The Benefits of Internet-Enabled Trade to Small Business
By Christina Sevilla, Deputy Assistant USTR for Small Business
Internet-enabled trade has grown dramatically in recent years and is empowering millions of U.S. and foreign small businesses to sell their goods and services to customers around the world, 24 hours a day. Internet-enabled trade allows small businesses to have an online presence, while maintaining a physical local presence and contributing to the local economy and jobs in their communities. A recent series of studies of online marketplace data found that internet-enabled small businesses are more likely to export and reach more country markets than their offline counterparts. For example, one study found that almost all small businesses on online marketplaces such as eBay export and on average reach between 24 and 39 foreign markets. Small businesses can increase their export sales through their company web presence and multiple platforms.
Technology innovations are expanding the global customer base while reducing the costs of trade and reducing the importance of geographic distance in finding customers. The study notes that internet access increased 300% in all developing markets from 2004-2012, while online sales in all developing markets increased 800% over the same period. In 2013, the value of cross-border online trade was $114 billion across the U.S., United Kingdom, Germany, Australia, China and Brazil, with a combined 94 million online shoppers. This value is projected to increase to $307 billion in trade and 130 million online shoppers across these countries by 2018.

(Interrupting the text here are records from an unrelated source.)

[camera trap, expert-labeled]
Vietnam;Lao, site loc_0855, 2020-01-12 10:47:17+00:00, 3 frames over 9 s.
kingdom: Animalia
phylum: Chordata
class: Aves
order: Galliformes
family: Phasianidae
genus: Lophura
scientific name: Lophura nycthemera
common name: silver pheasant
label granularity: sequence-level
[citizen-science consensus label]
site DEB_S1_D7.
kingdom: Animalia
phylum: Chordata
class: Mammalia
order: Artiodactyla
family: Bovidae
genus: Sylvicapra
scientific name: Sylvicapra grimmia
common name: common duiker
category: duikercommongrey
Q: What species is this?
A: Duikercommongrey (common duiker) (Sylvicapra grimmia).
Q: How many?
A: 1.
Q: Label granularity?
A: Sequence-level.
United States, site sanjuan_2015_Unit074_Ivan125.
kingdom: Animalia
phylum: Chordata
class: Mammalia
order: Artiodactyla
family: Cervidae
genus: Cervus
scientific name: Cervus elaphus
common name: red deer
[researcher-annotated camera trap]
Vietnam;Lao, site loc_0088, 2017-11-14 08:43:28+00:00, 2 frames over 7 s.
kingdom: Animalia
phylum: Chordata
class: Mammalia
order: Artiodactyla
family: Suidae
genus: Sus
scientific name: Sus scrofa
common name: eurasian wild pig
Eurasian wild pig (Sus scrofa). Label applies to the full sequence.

Trade policies that promote e-commerce and internet-enabled services, electronic payment methods and improved customs logistics can enable even more small businesses to grow and thrive globally online. This month, the U.S. and 159 other WTO members reached a historic trade facilitation agreement that increases predictability, simplicity and uniformity in customs procedures and includes key measures such as the online publication of steps to import, export, and transit goods, and use of electronic payments.
In negotiations for the Trans-Pacific Partnership (TPP) and the Transatlantic Trade and Investment Partnership (T-TIP), the U.S. Trade Representative aims to promote U.S. competitiveness in the digital economy by ensuring that electronically-distributed products do not face government-sanctioned discrimination based on nationality or territory, committing to allow for the free flow of information to facilitate electronic commerce, and providing market access and national treatment commitments for cross-border services and Internet-enabled services, such as social networking services.